NOAC veilig en effectief in NVAF patiënten met polyfarmacie
Influence of Polypharmacy on the Effectiveness and Safety of Rivaroxaban versus Warfarin in Patients with Nonvalvular Atrial Fibrillation
Literatuur - Martinez BK, Baker WL, Sood NA et al., - Pharmacotherapy. First published: 31 December 2018 https://doi.org/10.1002/phar.2213Introductie en methoden
Comorbiditeiten komen veel voor in patiënten met niet-valvulair atriumfibrilleren (NVAF)[1]. Een gevolg van het hebben van meerdere comorbiditeiten is dat patiënten met NVAF een hoger risico hebben op trombo-embolische events [2], en dat ze diverse chronische, niet-antistollingsmedicatie behoeven [1, 3-6]. Polyfarmacie is geassocieerd met een risico op drug-drug-interacties [4], trombotische events en majeure bloeding [5] en een lagere tijd in therapeutische range (TTR) in patiënten op warfarine [7].
Deze studie beoogde de effectiviteit en veiligheid te vergelijken van rivaroxaban en warfarine in patiënten met NVAF die in de dagelijkse praktijk behandeld worden, met uiteenlopende mate van polyfarmacie.

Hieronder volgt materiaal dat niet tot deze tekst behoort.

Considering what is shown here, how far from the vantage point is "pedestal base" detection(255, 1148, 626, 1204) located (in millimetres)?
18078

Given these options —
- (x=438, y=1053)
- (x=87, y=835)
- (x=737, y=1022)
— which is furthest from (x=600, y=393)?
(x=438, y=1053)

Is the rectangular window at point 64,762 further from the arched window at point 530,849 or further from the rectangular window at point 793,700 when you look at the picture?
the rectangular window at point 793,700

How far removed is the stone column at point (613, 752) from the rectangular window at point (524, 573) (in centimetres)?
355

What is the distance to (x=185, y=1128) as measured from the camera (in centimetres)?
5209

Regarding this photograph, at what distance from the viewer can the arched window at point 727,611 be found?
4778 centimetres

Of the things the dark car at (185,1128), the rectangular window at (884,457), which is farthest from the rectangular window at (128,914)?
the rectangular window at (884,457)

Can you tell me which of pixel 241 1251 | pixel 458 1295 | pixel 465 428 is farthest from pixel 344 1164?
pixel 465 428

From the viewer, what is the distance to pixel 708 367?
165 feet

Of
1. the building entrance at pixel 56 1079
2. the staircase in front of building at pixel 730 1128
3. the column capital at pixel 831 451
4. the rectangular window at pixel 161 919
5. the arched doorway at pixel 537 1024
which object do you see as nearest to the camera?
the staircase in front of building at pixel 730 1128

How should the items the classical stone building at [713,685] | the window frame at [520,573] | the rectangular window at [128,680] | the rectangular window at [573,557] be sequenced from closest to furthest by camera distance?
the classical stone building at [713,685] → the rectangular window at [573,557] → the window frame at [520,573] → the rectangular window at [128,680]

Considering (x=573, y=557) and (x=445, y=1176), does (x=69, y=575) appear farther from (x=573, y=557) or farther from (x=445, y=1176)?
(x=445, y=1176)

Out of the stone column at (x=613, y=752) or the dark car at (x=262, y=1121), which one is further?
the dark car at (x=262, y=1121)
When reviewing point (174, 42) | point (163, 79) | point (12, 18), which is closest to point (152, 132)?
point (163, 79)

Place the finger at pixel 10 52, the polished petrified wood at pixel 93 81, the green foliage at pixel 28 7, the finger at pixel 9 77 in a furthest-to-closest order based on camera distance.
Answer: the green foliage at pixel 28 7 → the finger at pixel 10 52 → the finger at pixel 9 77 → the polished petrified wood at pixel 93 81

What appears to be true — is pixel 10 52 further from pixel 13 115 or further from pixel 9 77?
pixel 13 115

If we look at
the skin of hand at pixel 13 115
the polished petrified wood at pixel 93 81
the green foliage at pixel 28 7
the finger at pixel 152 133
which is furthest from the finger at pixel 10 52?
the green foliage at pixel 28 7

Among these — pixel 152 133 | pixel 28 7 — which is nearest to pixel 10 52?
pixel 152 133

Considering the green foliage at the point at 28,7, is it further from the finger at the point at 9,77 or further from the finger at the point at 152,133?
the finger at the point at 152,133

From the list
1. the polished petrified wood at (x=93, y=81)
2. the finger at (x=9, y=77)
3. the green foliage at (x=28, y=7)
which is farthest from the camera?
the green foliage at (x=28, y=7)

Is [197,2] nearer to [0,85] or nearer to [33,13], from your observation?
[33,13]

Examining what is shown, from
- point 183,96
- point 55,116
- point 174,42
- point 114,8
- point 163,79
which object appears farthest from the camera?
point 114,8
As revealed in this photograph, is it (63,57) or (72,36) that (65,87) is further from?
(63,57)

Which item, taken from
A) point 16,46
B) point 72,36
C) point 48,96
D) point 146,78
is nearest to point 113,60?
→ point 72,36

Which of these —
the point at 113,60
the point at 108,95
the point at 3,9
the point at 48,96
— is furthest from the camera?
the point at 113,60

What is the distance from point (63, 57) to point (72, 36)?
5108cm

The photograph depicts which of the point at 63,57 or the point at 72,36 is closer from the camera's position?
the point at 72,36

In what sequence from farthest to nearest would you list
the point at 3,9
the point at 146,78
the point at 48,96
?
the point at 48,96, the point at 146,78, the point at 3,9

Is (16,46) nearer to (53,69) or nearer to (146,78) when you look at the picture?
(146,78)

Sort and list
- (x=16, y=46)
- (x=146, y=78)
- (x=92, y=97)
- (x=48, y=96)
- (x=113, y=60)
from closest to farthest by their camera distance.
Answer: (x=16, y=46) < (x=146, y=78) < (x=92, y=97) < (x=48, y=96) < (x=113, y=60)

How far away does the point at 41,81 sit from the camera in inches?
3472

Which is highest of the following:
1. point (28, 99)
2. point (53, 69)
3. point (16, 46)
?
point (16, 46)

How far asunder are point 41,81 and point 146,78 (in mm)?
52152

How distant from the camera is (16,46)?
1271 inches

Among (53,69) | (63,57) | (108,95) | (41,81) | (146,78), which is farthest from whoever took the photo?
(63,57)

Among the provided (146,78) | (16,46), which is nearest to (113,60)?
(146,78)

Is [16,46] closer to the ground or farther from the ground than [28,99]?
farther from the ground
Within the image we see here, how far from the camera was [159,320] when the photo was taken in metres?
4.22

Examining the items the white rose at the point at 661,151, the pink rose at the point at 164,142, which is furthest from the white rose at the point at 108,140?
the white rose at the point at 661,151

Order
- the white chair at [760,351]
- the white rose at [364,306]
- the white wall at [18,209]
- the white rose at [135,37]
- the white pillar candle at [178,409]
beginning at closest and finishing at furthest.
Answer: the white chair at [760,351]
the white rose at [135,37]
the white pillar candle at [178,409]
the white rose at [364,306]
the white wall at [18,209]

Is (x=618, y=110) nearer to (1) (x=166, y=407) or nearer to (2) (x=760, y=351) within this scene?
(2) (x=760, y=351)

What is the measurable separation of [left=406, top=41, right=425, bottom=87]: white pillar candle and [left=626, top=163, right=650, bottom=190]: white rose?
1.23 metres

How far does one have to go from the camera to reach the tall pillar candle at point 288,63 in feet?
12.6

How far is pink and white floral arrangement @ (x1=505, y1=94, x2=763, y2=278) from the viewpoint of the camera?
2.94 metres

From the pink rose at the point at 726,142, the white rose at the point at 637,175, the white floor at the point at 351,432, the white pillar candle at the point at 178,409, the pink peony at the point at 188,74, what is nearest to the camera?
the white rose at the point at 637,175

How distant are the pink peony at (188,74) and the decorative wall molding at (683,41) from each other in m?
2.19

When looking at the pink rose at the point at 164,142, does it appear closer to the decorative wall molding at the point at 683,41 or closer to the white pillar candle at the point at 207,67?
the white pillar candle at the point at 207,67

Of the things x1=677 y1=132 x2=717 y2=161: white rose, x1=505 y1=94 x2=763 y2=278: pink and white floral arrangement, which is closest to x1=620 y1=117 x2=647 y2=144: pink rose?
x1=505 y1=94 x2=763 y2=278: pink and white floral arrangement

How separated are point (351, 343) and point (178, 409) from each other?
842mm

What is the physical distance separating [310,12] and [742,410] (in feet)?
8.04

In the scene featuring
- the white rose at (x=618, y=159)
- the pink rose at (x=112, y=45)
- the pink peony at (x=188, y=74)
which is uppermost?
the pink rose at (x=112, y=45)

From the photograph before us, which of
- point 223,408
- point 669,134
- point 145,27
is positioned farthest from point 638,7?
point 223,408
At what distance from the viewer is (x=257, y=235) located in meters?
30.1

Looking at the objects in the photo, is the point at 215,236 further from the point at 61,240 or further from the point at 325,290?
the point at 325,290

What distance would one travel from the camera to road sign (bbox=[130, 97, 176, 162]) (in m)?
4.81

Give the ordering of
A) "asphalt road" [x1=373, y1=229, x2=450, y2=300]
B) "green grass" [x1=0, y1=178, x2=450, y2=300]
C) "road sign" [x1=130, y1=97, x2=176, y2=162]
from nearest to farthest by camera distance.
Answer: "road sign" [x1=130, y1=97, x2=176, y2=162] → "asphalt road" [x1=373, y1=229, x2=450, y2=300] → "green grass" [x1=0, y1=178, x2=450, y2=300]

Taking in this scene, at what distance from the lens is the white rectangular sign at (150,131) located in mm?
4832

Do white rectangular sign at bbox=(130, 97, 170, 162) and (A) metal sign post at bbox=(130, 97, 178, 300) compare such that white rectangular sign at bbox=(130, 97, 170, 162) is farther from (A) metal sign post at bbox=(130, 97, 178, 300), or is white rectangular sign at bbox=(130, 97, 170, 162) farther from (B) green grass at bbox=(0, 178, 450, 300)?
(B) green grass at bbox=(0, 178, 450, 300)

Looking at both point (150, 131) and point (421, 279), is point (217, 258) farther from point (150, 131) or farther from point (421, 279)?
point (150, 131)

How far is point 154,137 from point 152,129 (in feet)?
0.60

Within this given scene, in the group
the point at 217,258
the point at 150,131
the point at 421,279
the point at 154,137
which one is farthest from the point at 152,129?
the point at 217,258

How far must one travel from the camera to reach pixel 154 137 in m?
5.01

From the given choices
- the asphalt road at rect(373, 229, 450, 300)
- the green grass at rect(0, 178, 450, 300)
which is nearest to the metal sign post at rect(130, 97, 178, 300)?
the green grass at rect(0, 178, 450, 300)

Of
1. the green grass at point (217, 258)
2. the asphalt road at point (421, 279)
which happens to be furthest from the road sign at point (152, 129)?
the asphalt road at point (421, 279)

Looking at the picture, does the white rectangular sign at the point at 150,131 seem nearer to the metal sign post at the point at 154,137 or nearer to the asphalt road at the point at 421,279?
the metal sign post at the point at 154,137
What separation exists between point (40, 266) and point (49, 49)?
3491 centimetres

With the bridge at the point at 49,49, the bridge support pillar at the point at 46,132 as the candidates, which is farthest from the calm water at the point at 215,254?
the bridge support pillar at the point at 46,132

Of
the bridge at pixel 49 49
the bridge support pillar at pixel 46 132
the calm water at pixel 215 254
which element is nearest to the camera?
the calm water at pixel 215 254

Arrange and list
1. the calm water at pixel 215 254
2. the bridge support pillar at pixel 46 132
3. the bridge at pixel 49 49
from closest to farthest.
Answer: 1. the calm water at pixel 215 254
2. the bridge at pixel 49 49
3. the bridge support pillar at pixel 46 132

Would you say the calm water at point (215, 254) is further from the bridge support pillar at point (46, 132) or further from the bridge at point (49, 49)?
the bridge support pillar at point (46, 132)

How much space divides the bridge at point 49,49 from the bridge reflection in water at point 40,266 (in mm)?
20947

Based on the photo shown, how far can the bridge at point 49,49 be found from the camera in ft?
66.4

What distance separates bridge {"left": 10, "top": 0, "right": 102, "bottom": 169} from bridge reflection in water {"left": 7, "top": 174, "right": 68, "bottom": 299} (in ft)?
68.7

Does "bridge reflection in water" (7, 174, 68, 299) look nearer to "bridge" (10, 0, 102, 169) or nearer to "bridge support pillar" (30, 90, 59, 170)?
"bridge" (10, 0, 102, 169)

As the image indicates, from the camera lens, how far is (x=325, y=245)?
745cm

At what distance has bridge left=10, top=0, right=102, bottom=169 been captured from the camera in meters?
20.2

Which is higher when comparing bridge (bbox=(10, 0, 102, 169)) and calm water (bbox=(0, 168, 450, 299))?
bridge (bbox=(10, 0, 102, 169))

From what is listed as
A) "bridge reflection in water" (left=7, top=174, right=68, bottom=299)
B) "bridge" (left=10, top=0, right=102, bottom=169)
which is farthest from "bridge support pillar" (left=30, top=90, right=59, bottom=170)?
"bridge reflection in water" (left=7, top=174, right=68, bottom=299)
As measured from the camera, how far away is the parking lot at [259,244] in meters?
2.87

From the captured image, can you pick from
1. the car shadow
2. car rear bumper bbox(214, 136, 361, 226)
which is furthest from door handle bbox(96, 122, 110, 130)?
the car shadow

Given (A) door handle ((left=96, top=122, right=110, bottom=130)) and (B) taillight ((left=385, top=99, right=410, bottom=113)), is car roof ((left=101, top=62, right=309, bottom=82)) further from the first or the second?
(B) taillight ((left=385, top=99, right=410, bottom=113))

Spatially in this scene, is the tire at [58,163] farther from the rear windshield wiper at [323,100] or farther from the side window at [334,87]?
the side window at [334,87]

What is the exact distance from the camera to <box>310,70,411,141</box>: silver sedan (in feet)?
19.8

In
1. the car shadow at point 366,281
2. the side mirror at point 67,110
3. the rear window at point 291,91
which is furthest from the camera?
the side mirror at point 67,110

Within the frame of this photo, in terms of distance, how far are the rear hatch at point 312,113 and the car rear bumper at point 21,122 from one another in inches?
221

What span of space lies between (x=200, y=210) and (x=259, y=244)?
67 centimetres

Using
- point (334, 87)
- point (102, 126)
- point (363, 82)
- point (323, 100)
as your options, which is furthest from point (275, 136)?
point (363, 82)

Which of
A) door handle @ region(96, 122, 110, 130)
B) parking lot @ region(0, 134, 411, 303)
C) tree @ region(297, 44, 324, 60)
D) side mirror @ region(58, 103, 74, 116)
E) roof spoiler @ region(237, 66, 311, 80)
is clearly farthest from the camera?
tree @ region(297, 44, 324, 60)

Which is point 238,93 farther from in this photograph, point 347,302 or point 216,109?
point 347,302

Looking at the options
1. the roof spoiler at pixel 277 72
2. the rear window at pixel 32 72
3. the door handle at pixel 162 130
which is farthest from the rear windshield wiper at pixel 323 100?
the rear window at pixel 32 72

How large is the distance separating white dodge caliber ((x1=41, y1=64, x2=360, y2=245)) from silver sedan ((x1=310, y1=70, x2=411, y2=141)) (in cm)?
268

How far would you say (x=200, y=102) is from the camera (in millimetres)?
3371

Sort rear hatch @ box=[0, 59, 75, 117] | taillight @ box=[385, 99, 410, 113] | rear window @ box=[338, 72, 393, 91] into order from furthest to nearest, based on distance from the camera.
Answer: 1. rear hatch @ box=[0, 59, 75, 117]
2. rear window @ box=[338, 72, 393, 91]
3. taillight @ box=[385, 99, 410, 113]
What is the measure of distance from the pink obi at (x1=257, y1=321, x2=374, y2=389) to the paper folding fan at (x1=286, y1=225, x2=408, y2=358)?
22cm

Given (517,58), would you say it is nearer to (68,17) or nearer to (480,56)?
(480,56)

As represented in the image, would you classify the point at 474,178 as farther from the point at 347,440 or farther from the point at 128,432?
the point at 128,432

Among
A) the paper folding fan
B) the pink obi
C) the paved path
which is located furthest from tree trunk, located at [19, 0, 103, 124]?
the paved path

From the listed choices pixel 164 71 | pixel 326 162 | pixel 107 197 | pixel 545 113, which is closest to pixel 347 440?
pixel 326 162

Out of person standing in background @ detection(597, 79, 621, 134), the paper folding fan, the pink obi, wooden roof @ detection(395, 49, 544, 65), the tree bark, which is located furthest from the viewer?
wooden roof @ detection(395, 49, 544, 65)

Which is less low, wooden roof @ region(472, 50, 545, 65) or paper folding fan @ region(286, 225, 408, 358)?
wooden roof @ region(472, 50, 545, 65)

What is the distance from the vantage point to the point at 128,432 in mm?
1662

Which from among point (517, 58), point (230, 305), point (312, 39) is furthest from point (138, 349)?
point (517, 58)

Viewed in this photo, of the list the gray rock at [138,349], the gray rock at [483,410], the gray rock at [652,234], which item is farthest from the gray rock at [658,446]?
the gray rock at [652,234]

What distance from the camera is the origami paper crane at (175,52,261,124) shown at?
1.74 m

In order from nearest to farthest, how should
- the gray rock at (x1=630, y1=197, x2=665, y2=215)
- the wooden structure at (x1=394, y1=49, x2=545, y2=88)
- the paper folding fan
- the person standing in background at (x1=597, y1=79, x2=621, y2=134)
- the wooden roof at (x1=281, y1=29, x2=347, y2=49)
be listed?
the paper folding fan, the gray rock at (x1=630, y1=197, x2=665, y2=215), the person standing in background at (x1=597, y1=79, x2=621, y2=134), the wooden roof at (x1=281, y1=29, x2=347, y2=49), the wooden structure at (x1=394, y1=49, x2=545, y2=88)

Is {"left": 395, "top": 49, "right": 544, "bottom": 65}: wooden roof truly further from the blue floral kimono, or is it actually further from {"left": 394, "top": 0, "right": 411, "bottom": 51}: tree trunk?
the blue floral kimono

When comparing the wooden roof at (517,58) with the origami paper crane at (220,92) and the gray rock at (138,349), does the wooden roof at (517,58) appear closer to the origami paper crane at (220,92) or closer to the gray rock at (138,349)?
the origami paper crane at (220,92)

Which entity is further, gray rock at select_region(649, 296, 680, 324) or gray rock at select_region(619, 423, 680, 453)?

Hiertoe werd een retrospectieve claims-analyse uitgevoerd van United States Truven MarketScan data van november 2012 – maart 2017. Truven MarketScan is een combinatie van een commerciële en een Medicare aanvullende database, en beslaat alle leeftijdsgroepen en zowel ambtelijke als publieke organisaties, die ongeveer 240 miljoen levens weerspiegelen.
Patiënten naïef voor orale anticoagulantia (OAC) in de 12 maanden voorafgaand aan de dag van de eerste kwalificerende rivaroxaban- of warfarine-afgifte werden geïncludeerd. Geïncludeerde patiënten hadden ten minste twee (poli)klinische ICD codes voor AF (behalve codes die klepziekte suggereren), hadden polyfarmacie met ≥5 unieke chronische geneesmiddelen. Een secundaire analyse werd uitgevoerd in individuen met aanzienlijke polyfarmacie (≥10 chronische middelen). Elke geïncludeerde rivaroxabangebruiker werd gematcht volgens propensity scores aan een warfarinegebruiker, apart voor de ≥5 en ≥10 polyfarmacie-analyses. De primaire effectiviteitsuitkomst was stroke of systemische embolie (SSE) en majeure bloeding was het primaire veiligheidseindpunt.
Belangrijkste resultaten
- Van 128786 patiënten met NVAF, namen 57.8% ≥5 gelijktijdige middelen, en 7.6% ≥10. In 13981 patiënten op rivaroxaban die waren gematched met warfarinegebruikers, was de mediane follow-up 1.7 jaar (IQR: 0.7-3.0). De mediane leeftijd was 71 (IQR: 62-80), de mediane CHA2DS2-VASc was 3 (IQR: 2-4) en aangepaste HAS-BLED was 2 (IQR: 1-3).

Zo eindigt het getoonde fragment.